There are also similarities between live chat and traditional social media channels like Facebook, Twitter and Instagram:

  • Answering questions works similarly: live chat can be added to the online media monitor. It provides an overview of all questions asked via various channels. You answer live chat questions just as you’re used to for Facebook, Twitter and Instagram questions.
  • Working agreements are important. For live chat, you also need to make working agreements about how questions will be answered. You’re in a live conversation with a person, so personal contact and empathy are important.
  • All messages are private: just like email, WhatsApp or direct messages via social media, all live chat messages are private.

Live chat leads to more conversions and greater customer satisfaction

We’re seeing more and more public authorities adding live chat as a service channel to provide a higher level of service. Our customers usually place live chat on specific pages, such as the contact page, or on pages about a specific subject (like applying for a passport, moving house or filing a tax return). This helps website visitors deal with complex matters online.

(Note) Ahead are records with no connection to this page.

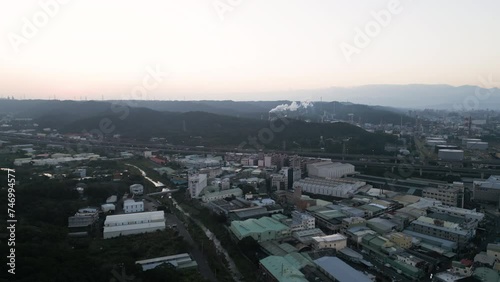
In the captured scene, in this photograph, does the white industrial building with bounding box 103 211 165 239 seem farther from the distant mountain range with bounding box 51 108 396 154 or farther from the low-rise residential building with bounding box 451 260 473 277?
the distant mountain range with bounding box 51 108 396 154

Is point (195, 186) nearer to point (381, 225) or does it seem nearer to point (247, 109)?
point (381, 225)

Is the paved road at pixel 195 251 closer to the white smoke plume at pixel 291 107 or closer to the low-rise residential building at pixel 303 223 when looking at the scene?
the low-rise residential building at pixel 303 223

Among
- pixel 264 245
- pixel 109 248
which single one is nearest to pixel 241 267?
pixel 264 245

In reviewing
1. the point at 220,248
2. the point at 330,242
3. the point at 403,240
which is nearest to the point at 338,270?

Our customers also use live chat as a tool to improve the customer journey. The questions visitors ask are a good indication of which information is still missing or is difficult to find on the website.

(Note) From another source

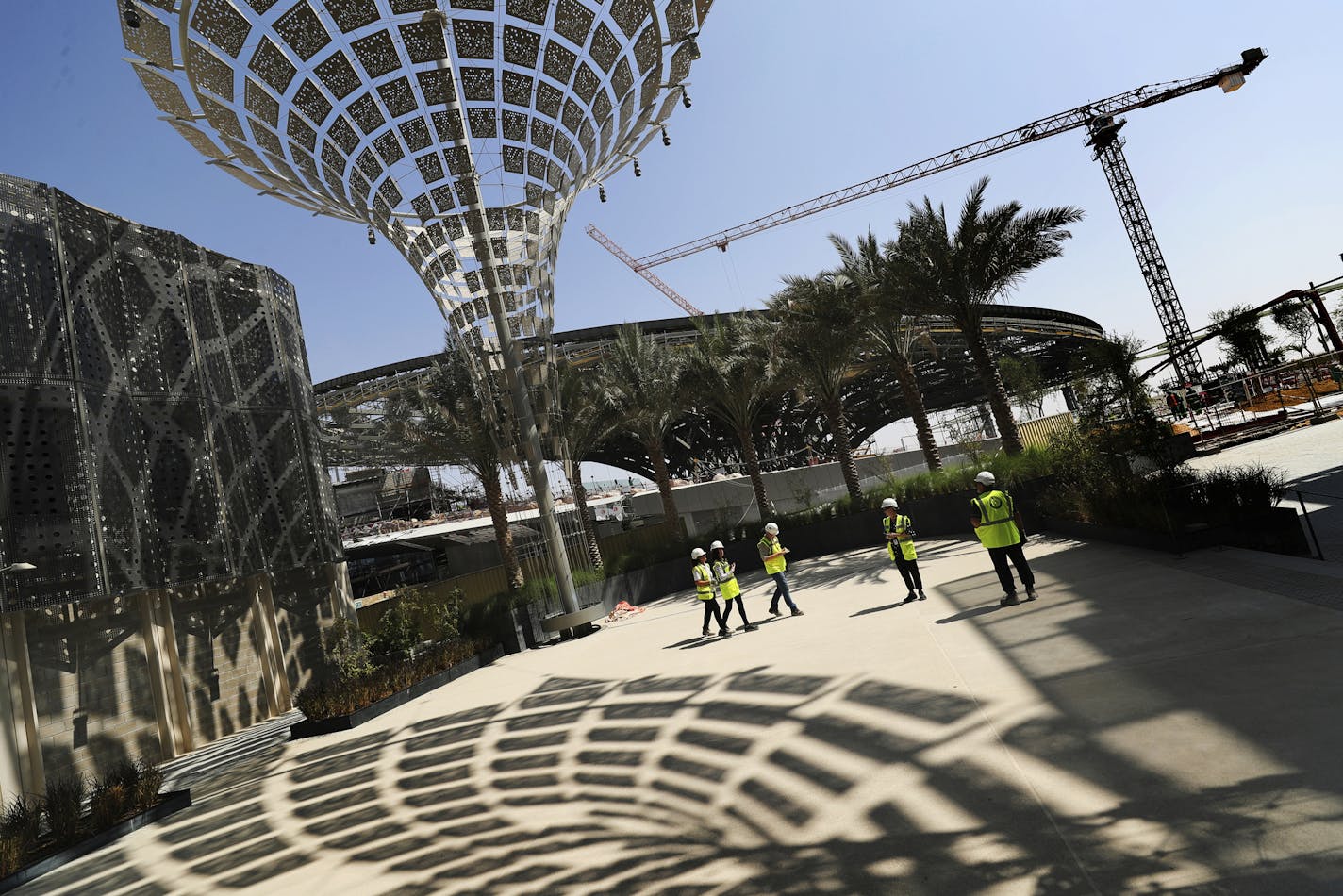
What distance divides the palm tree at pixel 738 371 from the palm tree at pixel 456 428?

According to our customers, these are the three most important advantages of live chat:

  • It’s extremely easy for website visitors to use
  • Questions are answered quickly
  • It reduces the number of people who leave your website early

These advantages lead to more conversion and greater customer satisfaction.

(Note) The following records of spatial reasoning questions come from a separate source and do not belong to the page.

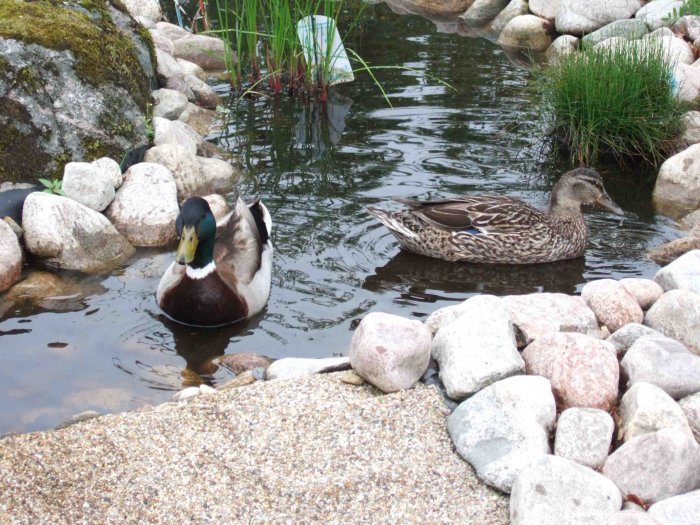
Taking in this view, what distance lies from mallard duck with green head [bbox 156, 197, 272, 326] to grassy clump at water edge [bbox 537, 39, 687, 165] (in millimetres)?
3369

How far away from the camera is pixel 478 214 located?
653 cm

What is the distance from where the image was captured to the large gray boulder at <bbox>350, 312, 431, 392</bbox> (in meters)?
3.99

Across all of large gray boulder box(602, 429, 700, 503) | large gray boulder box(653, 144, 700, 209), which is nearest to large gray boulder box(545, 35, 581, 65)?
large gray boulder box(653, 144, 700, 209)

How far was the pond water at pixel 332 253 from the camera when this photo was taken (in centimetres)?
509

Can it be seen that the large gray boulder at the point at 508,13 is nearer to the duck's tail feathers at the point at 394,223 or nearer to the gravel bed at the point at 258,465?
the duck's tail feathers at the point at 394,223

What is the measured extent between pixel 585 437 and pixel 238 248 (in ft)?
9.80

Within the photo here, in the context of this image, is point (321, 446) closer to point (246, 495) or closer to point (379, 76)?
point (246, 495)

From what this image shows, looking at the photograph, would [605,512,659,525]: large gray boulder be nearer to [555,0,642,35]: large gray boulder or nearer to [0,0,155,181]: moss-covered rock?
[0,0,155,181]: moss-covered rock

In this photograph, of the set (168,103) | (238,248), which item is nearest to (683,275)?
(238,248)

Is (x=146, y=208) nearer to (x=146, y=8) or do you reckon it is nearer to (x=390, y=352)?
(x=390, y=352)

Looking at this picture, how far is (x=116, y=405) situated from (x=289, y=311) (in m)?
1.38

Five tips for getting started with live chat

It’s less complex than it might seem to start using live chat. It begins with making choices (for example, on which pages do you offer live chat) and setting up good working agreements. My colleagues and I know exactly what you need to consider, and we guide customers through this process. If necessary, we can train your staff to work with live chat and use the right tone of voice. Live chat technology can be set up quickly: it can be up and running on your website in a week.

These five tips will get your organisation off to a good start with live chat:

  • Have sufficient capacity: live chat only works if you can respond quickly to a question. Ensure enough employees can work with live chat and adjust staffing levels at peak times.
  • Prioritise live chat: this channel demands an immediate response. If multiple messages come in from different channels, give live chat priority. Take a critical look at who you assign to live chat; don’t just hand it off to your receptionist or front desk staff to answer ‘on the side’. It’s better to combine live chat with answering emails or webcare via traditional social media channels.
  • Clarify working agreements: staff should respond to live chat differently than they do to email. With live chat, you give short and clear answers to the question and don’t go into too much detail. The goal is a quick and complete answer that lets the visitor continue their task.
  • Keep it personal: speak the customer’s language and show empathy.
  • Let the customer contact centre (CCC) be the driving force behind live chat: CCC is the department with the knowledge to handle most of your (online) customer contact.